Thursday, November 29, 2012

Shoulder reconstruction - Mass General

So I lasted a few months in my brand new job, about six total, and was out on long-term disability for you guessed it, shoulder instability. Before that I felt great. I was riding, playing ice hockey again, getting back to normal. Finding an ortho surgeon after being so long in the military was daunting, especially with my experience with a well-known Massachusetts hospital that missed a complete subscap rupture on an MRI. But I did find one and followed up with him as my shoulder got progressively worse and worse. He decided to send me to the big guns at Harvard Shoulder Service, affiliated with Massachusetts General Hospital. The doc there was going to fix the damn thing once and for all with a complex revision reconstruction called a Latarjet procedure.

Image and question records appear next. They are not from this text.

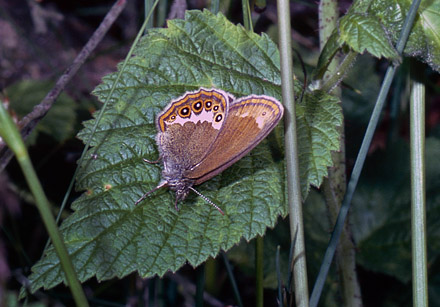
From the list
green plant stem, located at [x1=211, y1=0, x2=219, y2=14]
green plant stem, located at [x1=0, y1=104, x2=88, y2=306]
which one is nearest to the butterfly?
green plant stem, located at [x1=211, y1=0, x2=219, y2=14]

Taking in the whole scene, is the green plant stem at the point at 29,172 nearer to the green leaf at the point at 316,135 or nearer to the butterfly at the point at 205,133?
the butterfly at the point at 205,133

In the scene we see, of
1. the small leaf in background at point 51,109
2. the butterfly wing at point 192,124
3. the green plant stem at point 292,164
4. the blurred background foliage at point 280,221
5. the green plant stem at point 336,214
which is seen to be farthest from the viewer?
the small leaf in background at point 51,109

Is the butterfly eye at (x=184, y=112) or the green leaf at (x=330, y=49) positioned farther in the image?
the butterfly eye at (x=184, y=112)

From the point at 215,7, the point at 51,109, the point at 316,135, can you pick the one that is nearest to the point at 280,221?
the point at 316,135

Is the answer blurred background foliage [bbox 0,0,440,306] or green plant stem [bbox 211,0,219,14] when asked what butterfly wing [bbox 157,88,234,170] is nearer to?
A: green plant stem [bbox 211,0,219,14]

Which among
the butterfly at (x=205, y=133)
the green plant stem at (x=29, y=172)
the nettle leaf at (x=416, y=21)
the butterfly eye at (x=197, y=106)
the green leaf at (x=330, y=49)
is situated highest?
the nettle leaf at (x=416, y=21)

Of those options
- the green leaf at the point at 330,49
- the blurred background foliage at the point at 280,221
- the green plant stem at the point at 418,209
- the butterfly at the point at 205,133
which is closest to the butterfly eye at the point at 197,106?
the butterfly at the point at 205,133
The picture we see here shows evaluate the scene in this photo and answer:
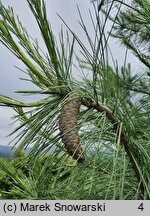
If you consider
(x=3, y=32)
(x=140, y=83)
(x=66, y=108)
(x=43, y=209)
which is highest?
(x=140, y=83)

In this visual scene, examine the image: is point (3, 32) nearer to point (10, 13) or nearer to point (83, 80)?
point (10, 13)

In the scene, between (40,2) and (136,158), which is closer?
(40,2)

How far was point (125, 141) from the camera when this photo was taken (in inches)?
26.5

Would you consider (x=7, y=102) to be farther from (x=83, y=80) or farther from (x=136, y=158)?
(x=136, y=158)

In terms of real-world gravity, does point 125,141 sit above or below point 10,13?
below

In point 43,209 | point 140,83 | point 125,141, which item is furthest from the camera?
point 140,83

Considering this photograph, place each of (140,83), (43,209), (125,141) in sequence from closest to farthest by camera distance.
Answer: (43,209) < (125,141) < (140,83)

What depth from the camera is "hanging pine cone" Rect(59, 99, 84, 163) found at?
0.57m

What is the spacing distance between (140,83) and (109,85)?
1.63 metres

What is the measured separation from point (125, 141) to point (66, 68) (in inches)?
6.5

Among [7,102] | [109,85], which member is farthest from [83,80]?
[7,102]

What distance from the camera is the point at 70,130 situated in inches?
22.4

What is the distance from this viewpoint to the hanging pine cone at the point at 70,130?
1.86ft

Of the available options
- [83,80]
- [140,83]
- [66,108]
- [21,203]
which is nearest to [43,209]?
[21,203]
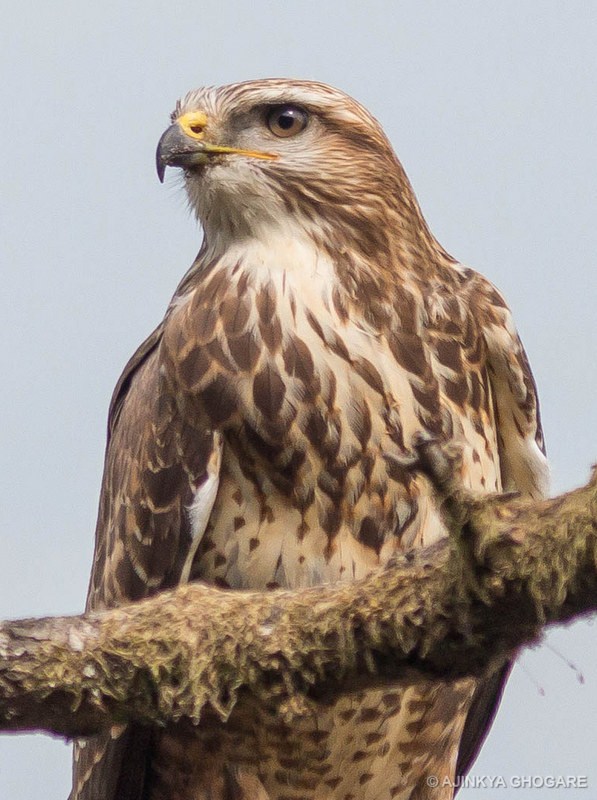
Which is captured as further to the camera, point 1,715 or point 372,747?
point 372,747

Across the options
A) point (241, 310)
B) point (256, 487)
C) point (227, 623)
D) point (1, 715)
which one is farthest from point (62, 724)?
point (241, 310)

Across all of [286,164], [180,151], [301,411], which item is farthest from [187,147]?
[301,411]

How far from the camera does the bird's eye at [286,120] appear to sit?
5.85 metres

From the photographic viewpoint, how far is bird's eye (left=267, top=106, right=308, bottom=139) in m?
5.85

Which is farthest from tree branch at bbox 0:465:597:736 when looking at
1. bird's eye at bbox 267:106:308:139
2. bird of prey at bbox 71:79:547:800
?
bird's eye at bbox 267:106:308:139

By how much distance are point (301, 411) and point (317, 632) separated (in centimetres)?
145

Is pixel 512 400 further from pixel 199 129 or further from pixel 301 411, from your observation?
pixel 199 129

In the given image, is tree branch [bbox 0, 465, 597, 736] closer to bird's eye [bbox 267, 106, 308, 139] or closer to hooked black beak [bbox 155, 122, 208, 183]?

He was also toying with the idea of a tendon transfer but thankfully my subscap was still attached and did not need it. But with all the instability over the years the ligaments and tendons in my shoulder were stretched and lax. What he did was take my coracoid process and flip that upside down so it would form a bone block so my shoulder would no longer be able to dislocate. He also did yet another revision capsular shift. In addition to the Cryocuff he had done a nerve block so I felt blissfully pain free when I woke up. Until the meds wore off and then it hurt alot. And that is when my life changed. I didn't have a name for it yet and wouldn't for a couple of months yet but the intense burning pain was new and immediate and the doctor said it was normal. At first with the extensive surgery I had I tended to agree with him. It was definitely more painful than all the other surgeries combined that I had over the years but who was I to argue? I would learn to argue later, but by then my gremlin had appeared and bought prime real estate in my shoulder.